**Passage shown**
*** Block opens ***
Based on the specification that included the four-topic distributions and paralinguistic features (i.e., the topic model that aligned with content analysis; Figure 3), we observed that increases in discussion of the Violent Action topic, increases in punctuation, and a higher word count (demonstrated by the red becoming more prominent) increased the predicted probability that an observation was authored by an individual who had mobilized (falling to the right of the plot, with positive Shapley Values). Furthermore, the topic of Violent Action (and punctuation) had a greater impact on the model predictions (demonstrated by the long tail to the right). In contrast, increases in the Ideology and Hate Speech topic decreased the predicted probability that an observation was authored by an individual who had mobilized (in red, falling to the left of the plot, with negative Shapley values), hence were more indicative of posts from users who had not mobilized. The same result was found for less punctuation and a lower word count (denoted by more prominent blue).
The Shapley values for the specification containing the 15-topic distributions and paralinguistic/word count features (Figure 4) replicated the previous result, suggesting that increases in the Violent Action topic were associated with an increase in the probability that the observation was authored by an individual who had mobilized (denoted by increasingly prominent red) and had the largest impact on (some) model predictions (denoted by the long tail on the right). Increases in the topic features relating to Weapons and Miscellaneous, Misogyny, Information, question marks, and punctuation were related to an increase in probability of the post being authored by an individual who had mobilized. In contrast, both increases in the Online Communication topic and decreases in the Violent Action topic decreased the probability of a post being authored by an individual who had mobilized.
Discussion
In Part 3, we investigated whether digital data could be used to identify signals of mobilization to extremist action by building a series of random forest models. Across the best performing models, we found that Violent Action content, in addition to punctuation and word count, was the most important feature in distinguishing between those who had mobilized and those who had not. Significantly, Violent Action terms had a higher probability of occurring in posts authored by mobilized users, as did increased punctuation and length of post. Taken together, these findings provide evidence of leakage in the online posts of individuals who have mobilized to extremist action (Meloy & O’Toole, 2011). Specifically, and informed by our qualitative analysis in Part 1, we suggest that the Violent Action terms are indicative of leakage of capability and a focus on action—that is they make explicit references to the resources and behaviors required to undertake extremist action (Boyns & Ballard, 2004).
In contrast, our findings for both the four- and 15-topic models suggest that hate speech and ideological content reduced the likelihood of a post being authored by an individual who had mobilized. This is at odds with the long-standing focus on ideology and hate speech in terrorism studies and grievances and anger in collective action research (Ackerman & Burnham, 2021; Holbrook & Horgan, 2019; van Zomeren et al., 2008). The finding suggests that the expression of the motivation for action (e.g., ideology, anger) is not sufficient to indicate that future action is likely and therefore cannot inform our understanding of the psychological tipping point to action (see Livingstone, 2014). Importantly, it strengthens the need to distinguish between identifying beliefs and motivations for extremist action versus the knowledge and behaviors that both enable and indicate that mobilization is likely to take place (Borum, 2011; Khalil, 2014).
*** Block closes ***
**Extracted entries**
*** Block opens ***
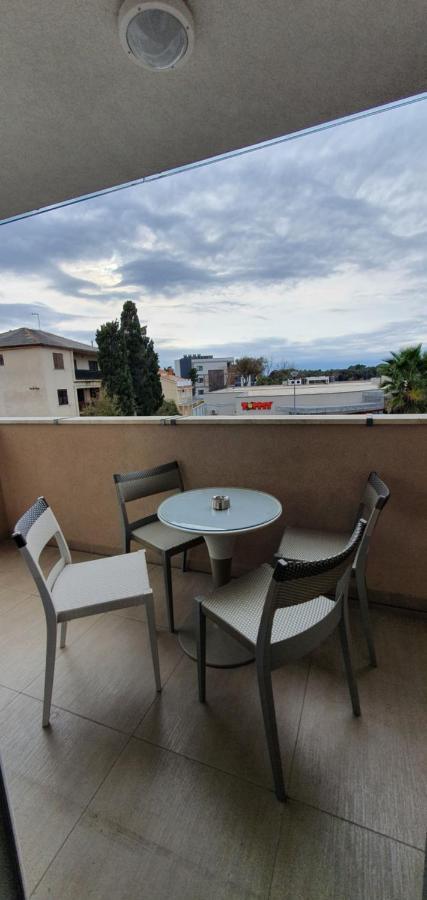 Apartments Lofiel Novalja Bagian luar foto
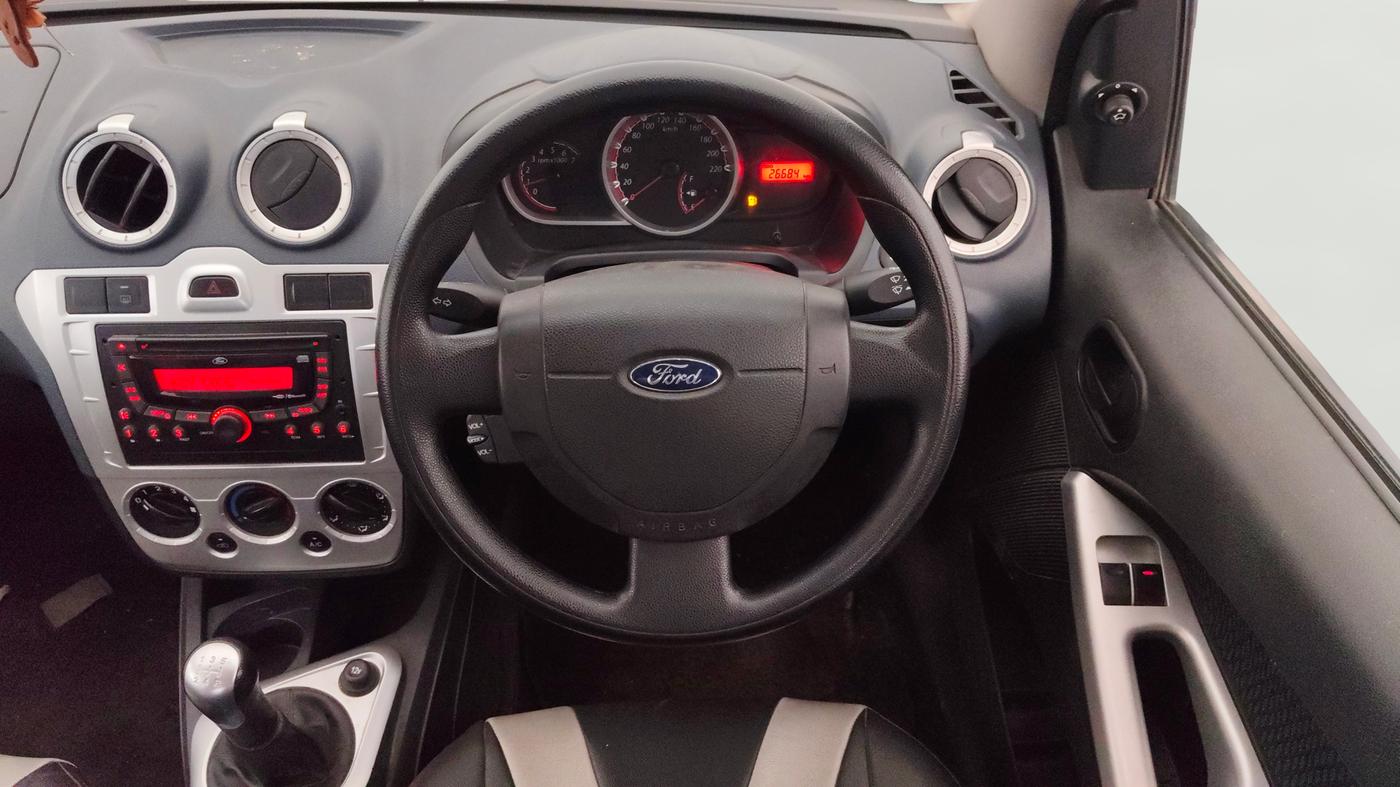 2013 Ford Figo TITANIUM 1.2 PETROL, Petrol, Manual, 26,620 km, Steering Wheel Close Up
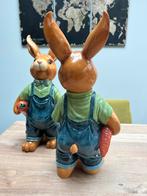 2 lapins identiques à la carotte. Par unité., Divers, Pâques, Comme neuf, Enlèvement ou Envoi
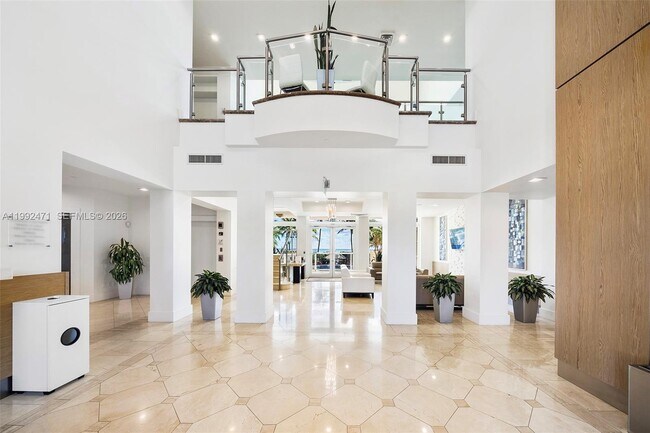 Foto del edificio - 4779 Collins Ave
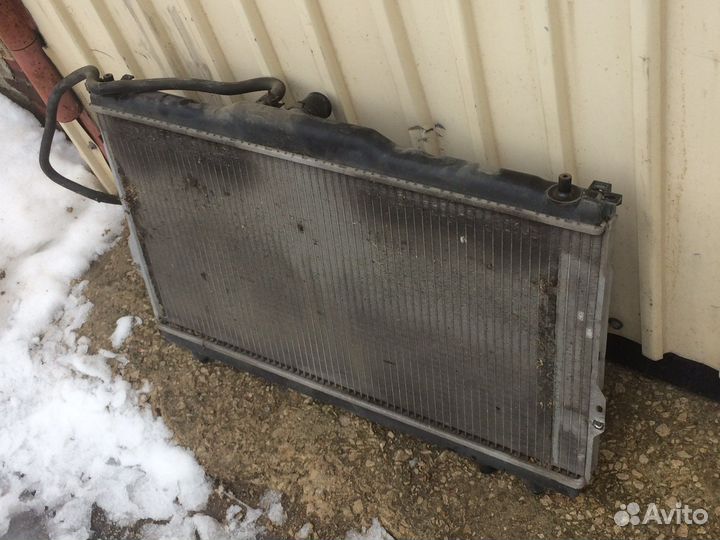 Радиатор охлаждения Hyundai Santa Fe SM 2.0 crdi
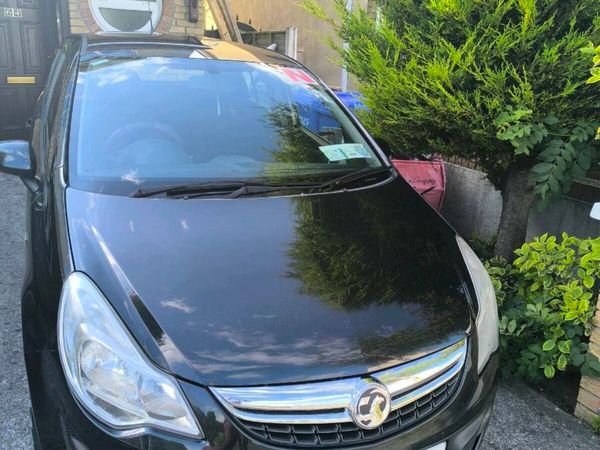 Vauxhall Corsa Hatchback, Diesel, 2012, Black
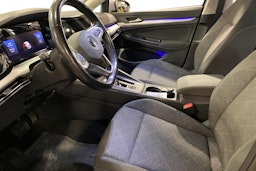 harmaa Volkswagen Golf 2020 kuva 7.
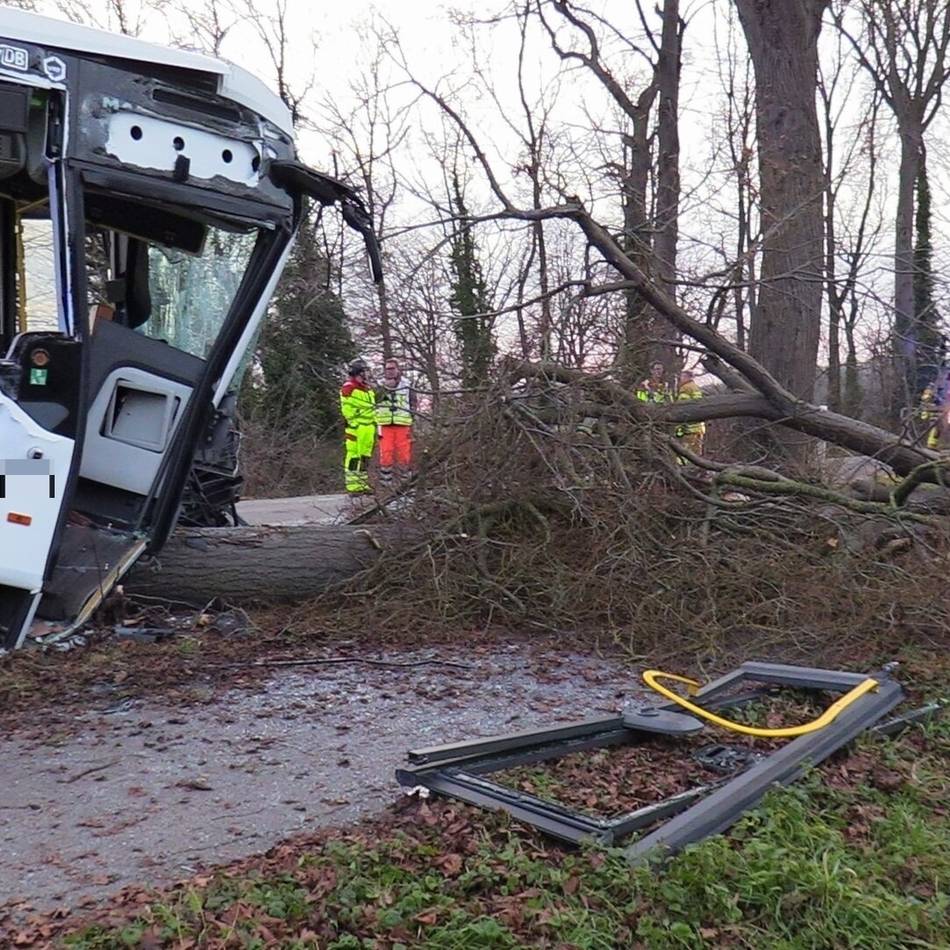 Busunfall auf Anrather Straße in Vorst: Polizei sucht Traktorfahrer als Zeugen
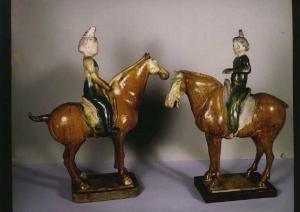 Coppia di statue equestri | Figura maschile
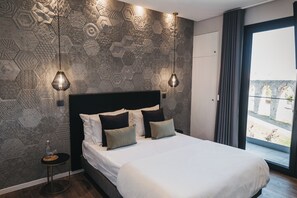 Soundproofing, free WiFi, bed sheets - &Tales Suites - Óbidos (Obidos)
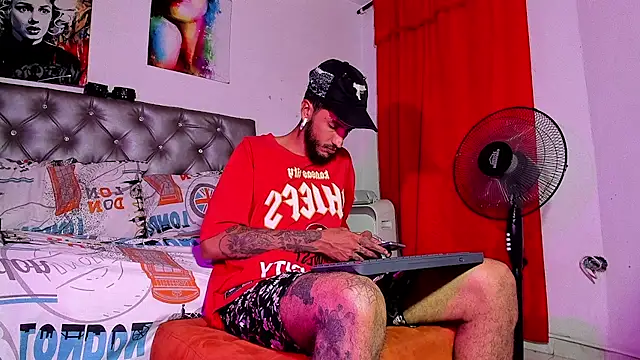 Snapshot of dex_55 chatting on November 11, 1:16 am dex 55 online show from November 11, 1:16 am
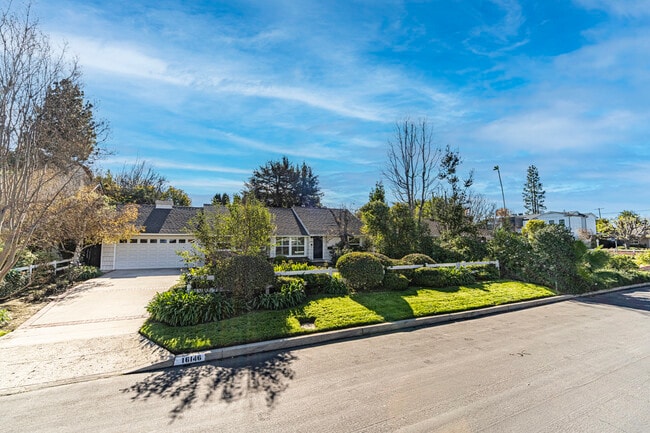 Foto del edificio - 16146 Otsego St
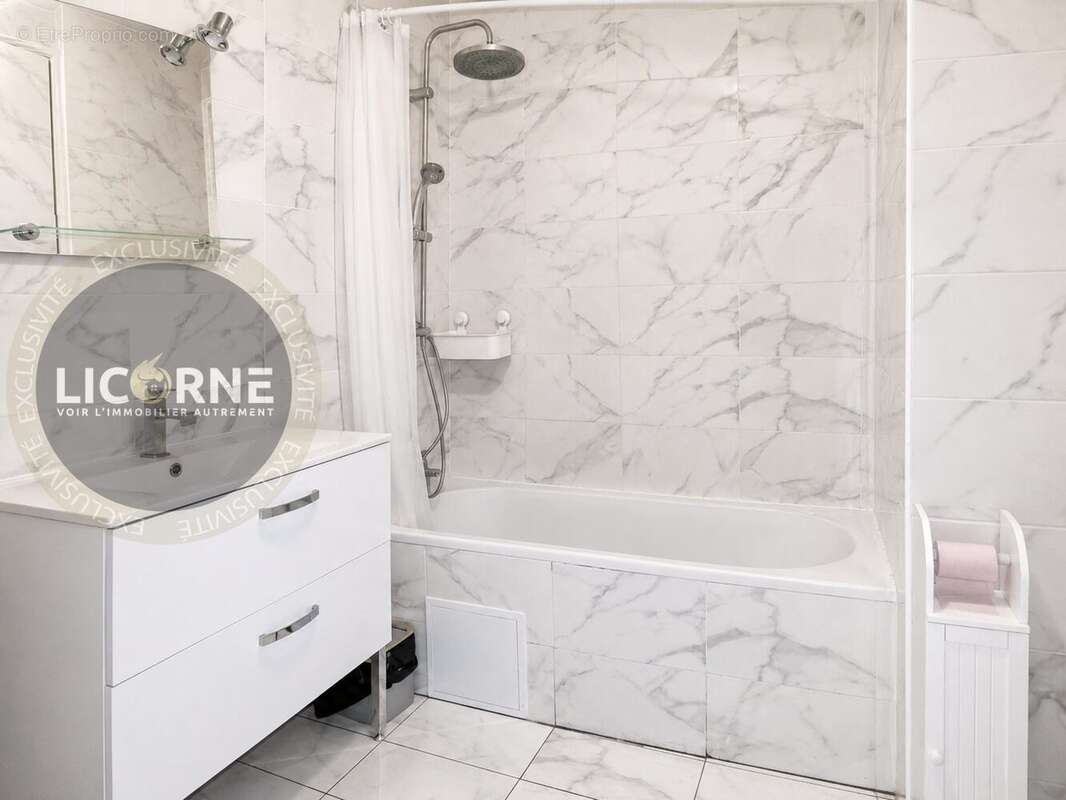 Salle de bain - Appartement à MARSEILLE-12E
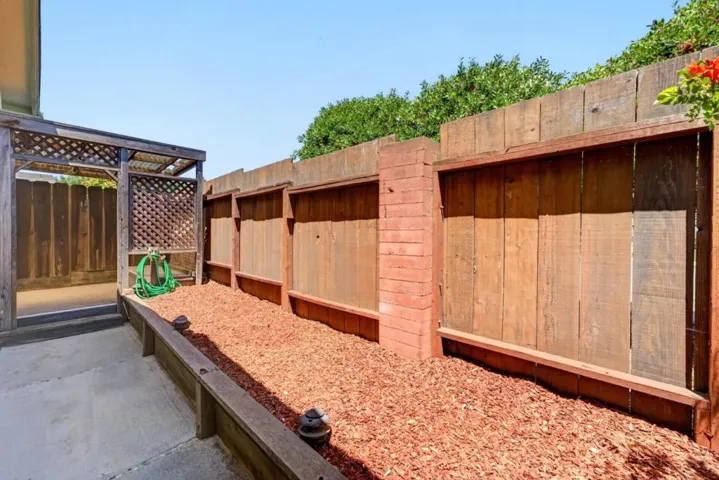 144 Holm Road 14, Watsonville, California 95076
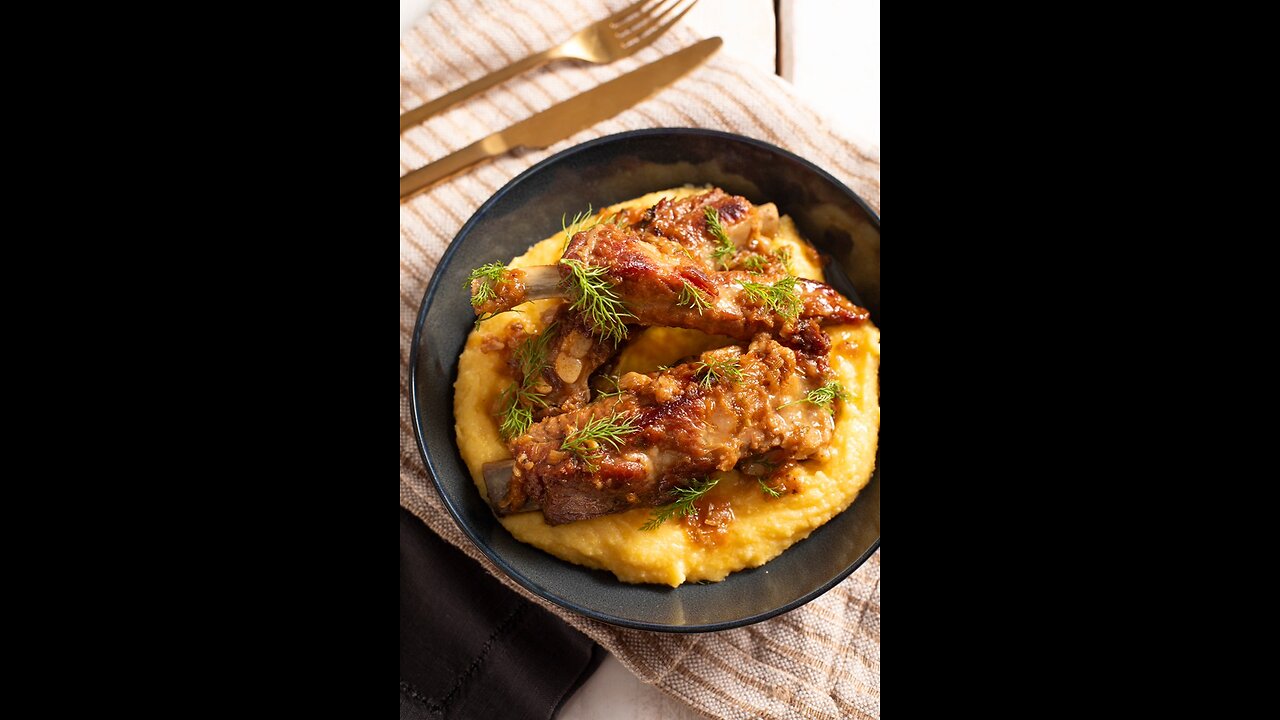White wine pork tips with polenta ✨ What more could you ask for tonight? ❤️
*** Block closes ***
**What you will do**
1. Render this sentence from the passage on extremist mobilization in Spanish: "In contrast, both increases in the Online Communication topic and decreases in the Violent Action topic decreased the probability of a post being authored by an individual who had mobilized."
2. Pick up the passage on extremist mobilization after its final sentence and write on from there.
The rows have nothing to do with the passage on extremist mobilization.

**Expected results**
1. En cambio, tanto los aumentos en el tema de Comunicación en Línea como las disminuciones en el tema de Acción Violenta redujeron la probabilidad de que una publicación hubiera sido escrita por una persona que se había movilizado.

2.
General Discussion
The purpose of this research was to investigate the digital indicators of extremist mobilization. Our findings provide insight into the psychology of mobilizing, as well as how people who later mobilize behave online. In turn, the results can be used to help solve the specificity problem (Sageman, 2011). By using data from people who expressed extremist beliefs but did not mobilize as a baseline comparison group, our approach has enabled us to show that expressing ideological views is not necessarily part of the mobilization process, at least in that expressing those views online does not differentiate mobilization from nonmobilization. As such, expressing extremist views in and of itself does not signal that the individual will mobilize to offline extremist collective action (there are, of course, other potential harms in that ideological content can mobilize other individuals to act, Borum, 2011). Instead, we found that future offline mobilization is associated with talk of violent action, capability, and know-how, alongside emotional intensity.
There are three possible interpretations for these findings regarding the violent action topic. First, talk of violent action may suggest that people are using online interactions to acquire know-how to increase their capability to act. Second, such talk may be evidence of leakage of the intention to act or of the planning of action; and third, talk of violent action may be more common in the mobilized sample because they were more focused on action, weapons, and so on. As this work is exploratory and data-driven, we cannot be certain which of these interpretations is most apt. However, the first interpretation aligns most with the results of our content analysis in Part 1, which was designed to illuminate and add richness to the topic modeling. The content analysis showed that when we consider the use of the violent action terms within sentences, the first interpretation is most accurate: Individuals appear to be equipping themselves with knowledge about weapons, avoiding detection from law enforcement, and preparing to engage in offline actions. This is consistent with prior case study–based research, which identified that 40 of 49 convicted terrorists had used the internet to acquire training and information to plan their attacks (Gill et al., 2017) and aligns with research on the indicators used by law enforcement, which found that evidence of an individual engaging in surveillance and observation were important factors when identifying the threat of terrorism (Gruenewald et al., 2018).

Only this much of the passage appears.